Jake, was LOVING the fact that I was making him something in the microwave so he asked that I pick him up to see. Since I was simultaneously making myself a summer pasta (side note:
super good recipe from Pinterest) I didn't have the free hands to hold him for the 3 minutes so I pulled a chair up to the microwave and let him stand on it to watch his pasta go in circles. (Oh the joy toddlers find in things lol)
When it beeped, I brought the powdered cheese packet over to pour in but Jake insisted on doing it himself. I knew exactly where this was going. In that moment, I had a choice- do it myself and make sure I avoid a mess, OR let him try. I opened a super small sliver in the corner for him to pour the cheese out of and told him that the best part of this exercise was getting all of the cheese in the pasta cup. Of course, he shook it vigorously and the cheese went everywhere, to which he pointed at the floor and said "Uh Oh!" Sighing, I replied under my breath, "Yes, Jake, that is exactly the uh oh I was trying to avoid." And then, in true toddler fashion, he did something that totally threw me off. He looked at me and said, "Thank you, Mama!" Then he crawled off the chair and headed to play with his mower until his mac and cheese cooled down.
This parenting thing has totally rocked my world. I have this child who thanks me for giving him the opportunity to put powdered cheese in his mac and cheese, and I'm left about ready to cry in the kitchen because he is so thankful for such a small thing that I just viewed as such an inconvenience.
And then that made me think of the other day when we were at a friends birthday party and he is chasing around a bunch of kids. Of course, Jake gravitates toward the older kids and starts running around with them. They start to run behind a shed and from a distance I see Jake start to follow them. The kids emerge from the other side but I don't see Jake. I start to walk over there to figure out where he went and I see him slowly walking around the other way. I'm sure what happened is these kids ran too fast for him and he just turned around because he realized he couldn't catch up.
That night, laying in bed, I was thinking about the day and Jake playing with those kids, and I literally started tearing up. This was the first time where I witnessed Jake feeling "left out" and it completely broke my heart. (way more than it bothered Jake lol) I don't think that Jake thought about it for more than 2 seconds, but my mommy protective heart felt overwhelmed by what was to come. I started thinking about middle school and the awkward moments and the heartbreaks and the cliques and I didn't ever want him to experience that kind of hurt.

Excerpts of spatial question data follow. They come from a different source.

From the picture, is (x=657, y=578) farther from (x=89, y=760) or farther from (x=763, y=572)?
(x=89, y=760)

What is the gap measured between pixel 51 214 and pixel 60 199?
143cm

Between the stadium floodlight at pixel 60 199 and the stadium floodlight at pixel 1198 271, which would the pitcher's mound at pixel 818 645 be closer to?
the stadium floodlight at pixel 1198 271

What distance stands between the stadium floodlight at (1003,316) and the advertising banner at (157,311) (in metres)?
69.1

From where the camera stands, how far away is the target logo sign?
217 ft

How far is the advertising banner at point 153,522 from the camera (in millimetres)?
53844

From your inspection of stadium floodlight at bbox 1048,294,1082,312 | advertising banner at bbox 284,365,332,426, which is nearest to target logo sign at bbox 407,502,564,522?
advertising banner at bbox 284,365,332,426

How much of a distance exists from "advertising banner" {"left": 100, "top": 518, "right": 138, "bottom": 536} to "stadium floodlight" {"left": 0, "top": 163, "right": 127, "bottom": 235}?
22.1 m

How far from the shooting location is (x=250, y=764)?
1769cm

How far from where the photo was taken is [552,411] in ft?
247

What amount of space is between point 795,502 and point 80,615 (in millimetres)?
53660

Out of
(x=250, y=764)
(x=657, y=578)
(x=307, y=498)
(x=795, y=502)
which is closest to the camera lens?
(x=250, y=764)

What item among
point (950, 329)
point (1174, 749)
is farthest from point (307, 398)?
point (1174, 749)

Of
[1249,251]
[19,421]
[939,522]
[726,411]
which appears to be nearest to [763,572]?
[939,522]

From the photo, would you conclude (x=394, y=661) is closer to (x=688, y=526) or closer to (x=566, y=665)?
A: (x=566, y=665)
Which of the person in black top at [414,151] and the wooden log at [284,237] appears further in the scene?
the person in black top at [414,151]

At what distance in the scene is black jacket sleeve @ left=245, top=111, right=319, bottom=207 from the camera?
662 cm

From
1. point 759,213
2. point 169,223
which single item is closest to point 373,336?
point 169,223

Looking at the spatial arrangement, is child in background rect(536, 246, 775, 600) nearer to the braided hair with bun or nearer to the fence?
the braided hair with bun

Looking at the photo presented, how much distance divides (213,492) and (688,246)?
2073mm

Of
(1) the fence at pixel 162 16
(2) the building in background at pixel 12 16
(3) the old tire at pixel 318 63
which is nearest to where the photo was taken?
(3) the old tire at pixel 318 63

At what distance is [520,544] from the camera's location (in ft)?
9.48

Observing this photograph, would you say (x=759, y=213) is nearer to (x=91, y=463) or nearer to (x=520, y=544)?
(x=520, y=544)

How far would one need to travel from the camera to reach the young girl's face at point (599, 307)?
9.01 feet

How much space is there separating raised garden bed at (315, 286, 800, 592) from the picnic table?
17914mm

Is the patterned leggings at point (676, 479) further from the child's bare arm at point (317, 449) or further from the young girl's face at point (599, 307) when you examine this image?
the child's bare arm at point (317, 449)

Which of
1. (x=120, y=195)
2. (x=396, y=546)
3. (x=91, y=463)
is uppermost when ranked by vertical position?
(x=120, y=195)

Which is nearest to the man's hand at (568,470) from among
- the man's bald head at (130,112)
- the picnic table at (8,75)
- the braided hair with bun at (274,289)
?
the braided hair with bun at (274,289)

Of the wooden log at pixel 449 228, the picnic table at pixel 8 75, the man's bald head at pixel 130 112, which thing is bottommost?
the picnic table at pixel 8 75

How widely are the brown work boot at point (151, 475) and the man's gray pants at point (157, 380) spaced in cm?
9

And it reminded me of this picture I saw on Pinterest the other day:
I honestly don't know if a picture like this should go in a nursery or in my bedroom. This little guy has stolen my heart and sometimes the love I feel for him is so overwhelming it scares me. It scares me because I feel myself wanting to shield him from everything awful in this world and anything that can hurt him, and then I become even more scared because I realize that is impossible. And that's when I realize that this is true parenting. Yes, I loved Jake when he was 2 months and 6 months and 18 months, but this feeling I have for him, it's just beginning the long journey in parenthood. This balance of letting go and holding on and training and raising up and preparing to go out on his own is hard stuff and let's be honest, I haven't even really gotten my feet wet. Parenting is such a huge blessing and privilege and so so hard all at the same time. And I find myself thanking God one moment for the amazing gift and questioning Him the next wondering how he could ever entrust our little man to me.

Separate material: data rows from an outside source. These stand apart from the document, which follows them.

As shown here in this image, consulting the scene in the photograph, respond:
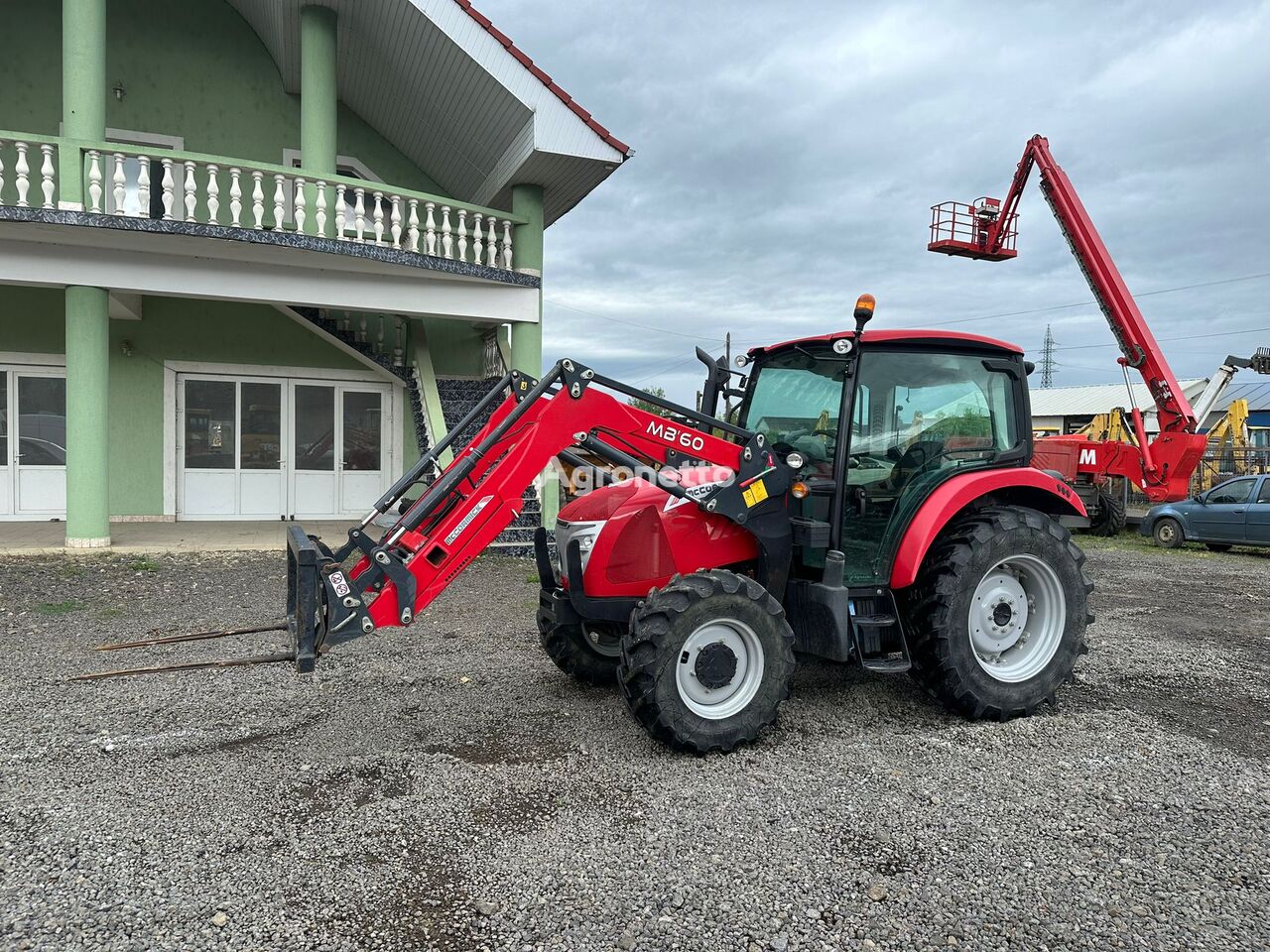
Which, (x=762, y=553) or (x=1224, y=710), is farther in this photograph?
(x=1224, y=710)

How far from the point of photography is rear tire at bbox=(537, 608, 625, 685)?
504 centimetres

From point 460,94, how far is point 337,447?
18.9ft

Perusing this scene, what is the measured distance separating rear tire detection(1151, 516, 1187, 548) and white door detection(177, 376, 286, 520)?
14.9 m

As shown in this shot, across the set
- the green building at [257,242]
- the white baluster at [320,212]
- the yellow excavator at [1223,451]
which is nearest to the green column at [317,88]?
the green building at [257,242]

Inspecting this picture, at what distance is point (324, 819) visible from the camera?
11.2 feet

And then I remember the gospel. That God so loved the world that He gave His one and only Son that we could spend eternity in heaven. That He who is in us is greater than he who is in the world. And I remember that while we were still sinners Christ died for us. And I can breath easy because I know that we have a God who loves Jake even more than I do or ever could. And this Savior loves me just as much and doesn't leave me to do this parenting thing on my own. And I am so thankful because I don't know how I could do this alone, because really, you can't.
And all this came from a little boy thanking his mom for letting him help prepare his mac and cheese.